Image-caption web data
----------------
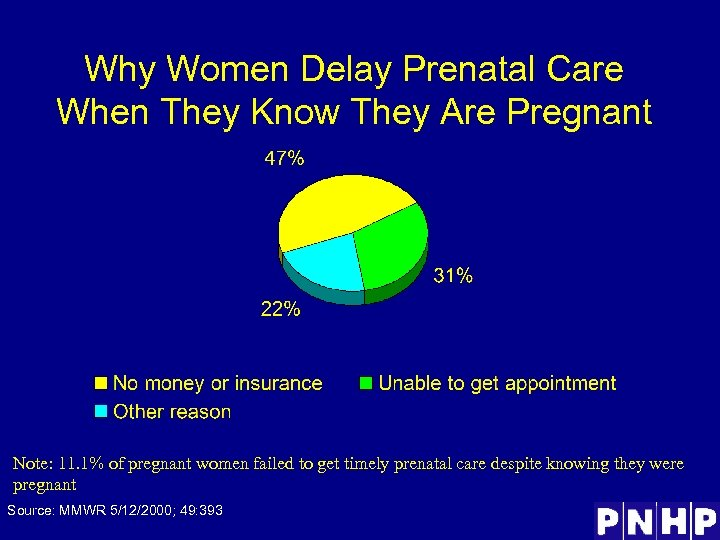 Why Women Delay Prenatal Care When They Know They Are Pregnant Note: 11. 1%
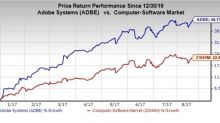 Adobe Systems (ADBE) Scales a New 52-Week High of $150.65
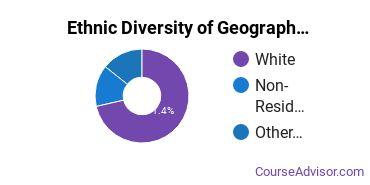 Geography & Cartography Majors in DE Ethnic Diversity Statistics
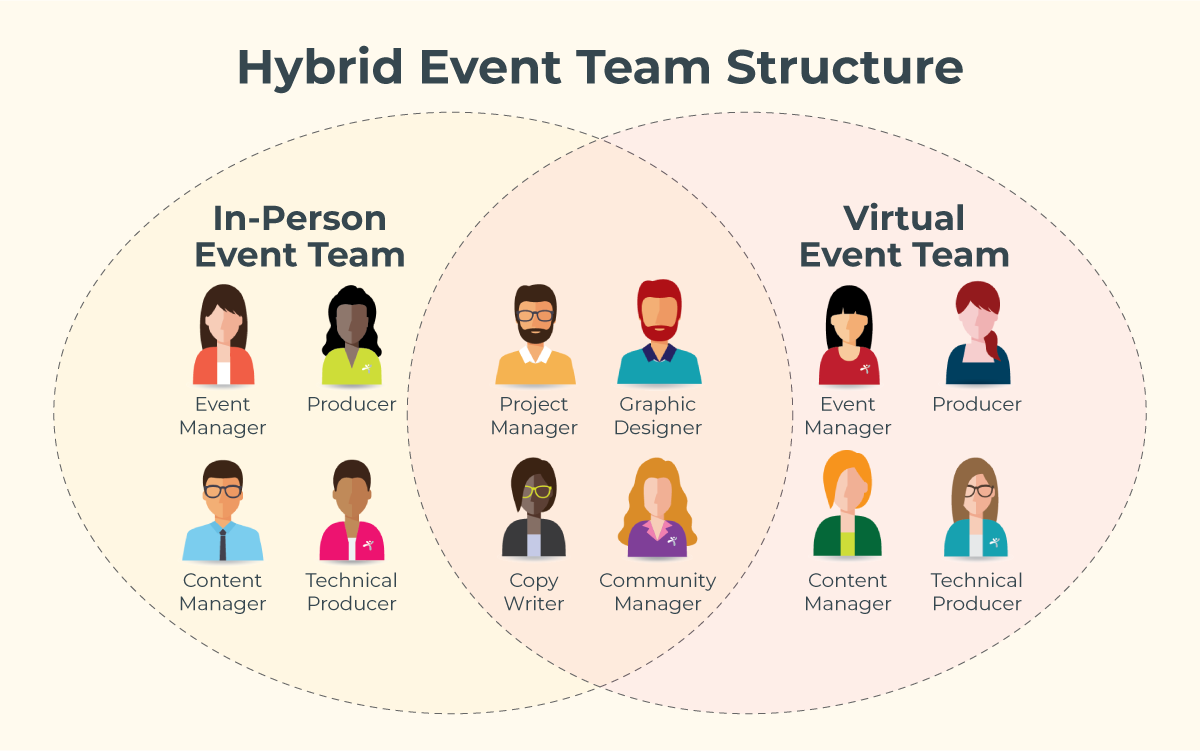 Crawford Group Hybrid Event Team Structure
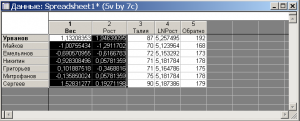 statisticslab1img3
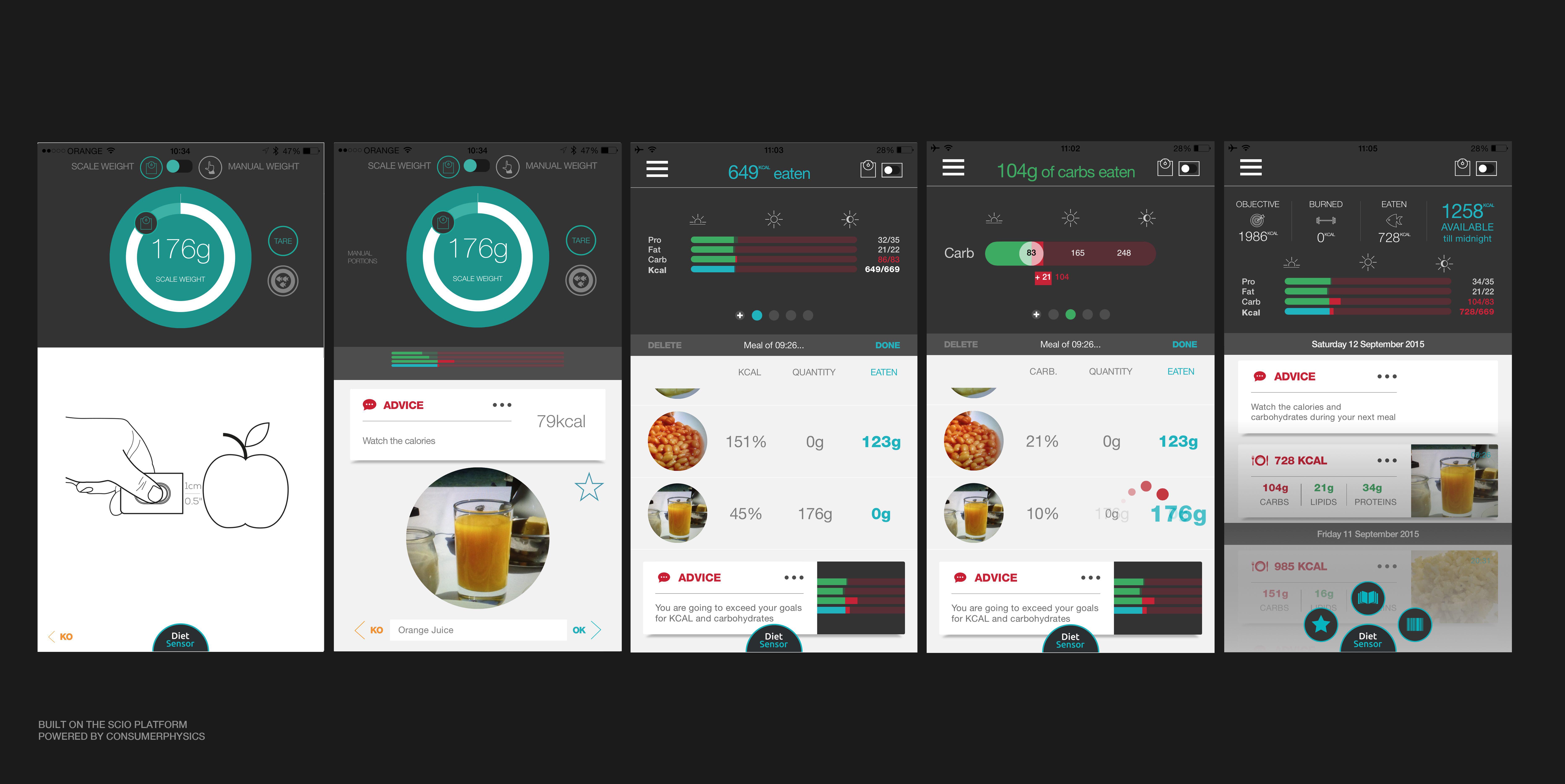 diet sensor smartphone app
----------------
▸ EXERCISE:
Skip the pictures and reproduce all remaining entries exactly.

▸ WRITTEN ANSWER:
 Why Women Delay Prenatal Care When They Know They Are Pregnant Note: 11. 1%
 Adobe Systems (ADBE) Scales a New 52-Week High of $150.65
 Geography & Cartography Majors in DE Ethnic Diversity Statistics
 Crawford Group Hybrid Event Team Structure
 statisticslab1img3
 diet sensor smartphone app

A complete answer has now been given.